Immigration policy remains one of the great unresolved policy challenges in the United States — an issue that has been brought back into the national conversation in recent days by Republican governors. who sent busloads and planeloads of migrants to Washington and Massachusetts. Most of those crossing the US-Mexico border are from Central and South America, forced to leave by widespread political and economic strife, but many are also fleeing from rural farming areas where farming has become difficult due to drought or extreme weather.

Climate-induced immigration is “gasoline on the fire of all the forces that have driven migration to historic levels today,” Fitz said. “We are seeing more people on the move. Climate is an immovable force that will drive decisions when people are on the move.”

Fitz said the group plans to meet Tuesday to begin brainstorming how the forced immigration debate can push climate on the world stage. The short-term goal is to put it on the agenda of the annual United Nations conference on climate change, which will take place in November in Cairo, or at least hold less formal meetings on the sidelines with leaders present .

Marta Lucia Ramirez, the former minister of foreign affairs of Colombia, said that she is joining the new council because it is “urgent to work together to find solutions at all levels of society, exercising responsible leadership from governments in a more effects.”

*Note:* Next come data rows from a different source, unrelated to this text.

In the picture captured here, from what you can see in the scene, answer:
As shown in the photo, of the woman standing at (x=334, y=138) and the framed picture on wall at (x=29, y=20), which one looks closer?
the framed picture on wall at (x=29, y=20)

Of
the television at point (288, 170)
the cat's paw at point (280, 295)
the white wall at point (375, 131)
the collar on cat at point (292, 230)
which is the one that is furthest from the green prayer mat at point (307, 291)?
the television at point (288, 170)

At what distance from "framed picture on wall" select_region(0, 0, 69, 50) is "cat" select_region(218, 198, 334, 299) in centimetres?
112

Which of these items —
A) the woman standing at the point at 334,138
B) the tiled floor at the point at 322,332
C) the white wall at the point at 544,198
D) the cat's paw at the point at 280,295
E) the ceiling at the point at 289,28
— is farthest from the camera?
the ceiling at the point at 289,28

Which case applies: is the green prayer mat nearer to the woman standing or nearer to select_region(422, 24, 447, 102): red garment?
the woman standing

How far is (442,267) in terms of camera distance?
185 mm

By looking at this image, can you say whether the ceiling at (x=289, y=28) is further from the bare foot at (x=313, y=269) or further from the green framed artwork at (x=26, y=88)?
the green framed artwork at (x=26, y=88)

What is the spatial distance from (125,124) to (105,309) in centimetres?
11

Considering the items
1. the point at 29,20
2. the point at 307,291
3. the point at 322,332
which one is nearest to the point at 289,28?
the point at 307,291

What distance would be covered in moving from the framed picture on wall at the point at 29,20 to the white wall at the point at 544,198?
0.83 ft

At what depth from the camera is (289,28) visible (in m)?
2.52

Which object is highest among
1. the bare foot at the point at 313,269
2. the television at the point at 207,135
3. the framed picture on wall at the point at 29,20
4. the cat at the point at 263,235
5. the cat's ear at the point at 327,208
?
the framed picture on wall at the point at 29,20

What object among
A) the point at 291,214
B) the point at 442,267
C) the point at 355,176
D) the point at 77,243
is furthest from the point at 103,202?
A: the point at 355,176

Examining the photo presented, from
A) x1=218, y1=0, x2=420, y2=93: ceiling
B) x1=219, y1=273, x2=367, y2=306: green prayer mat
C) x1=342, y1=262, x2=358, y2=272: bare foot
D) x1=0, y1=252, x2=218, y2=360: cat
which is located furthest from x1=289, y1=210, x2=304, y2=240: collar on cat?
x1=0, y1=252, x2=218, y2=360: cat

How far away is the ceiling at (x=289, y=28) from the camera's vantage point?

Roberta Jacobson, a former US ambassador to Mexico who handled Western Hemisphere affairs for the Obama administration, said she is joining because the number of people forced to flee their homes due to climate change will increase. , which will create additional pressure on an international system already facing unprecedented levels of displaced people. We need bold action at local, national, regional and international level.”

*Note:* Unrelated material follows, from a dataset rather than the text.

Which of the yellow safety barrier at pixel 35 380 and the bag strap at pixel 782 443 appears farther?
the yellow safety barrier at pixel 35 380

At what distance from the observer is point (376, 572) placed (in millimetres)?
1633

And Andrés said his travels around the world leading his World Central Kitchen organization that provides free meals to refugees and people displaced by natural disasters have shown him “how devastating climate change and catastrophic weather events can be.” communities and that they spent lives”.

“Our world needs real solutions to climate change that invest in local communities and build longer tables, not higher walls,” he said.

“We won’t have the kind of pressure campaign to get this onto the international agenda without having blue-chip leaders who show the breadth and depth of interest in solutions here,” Fitz said.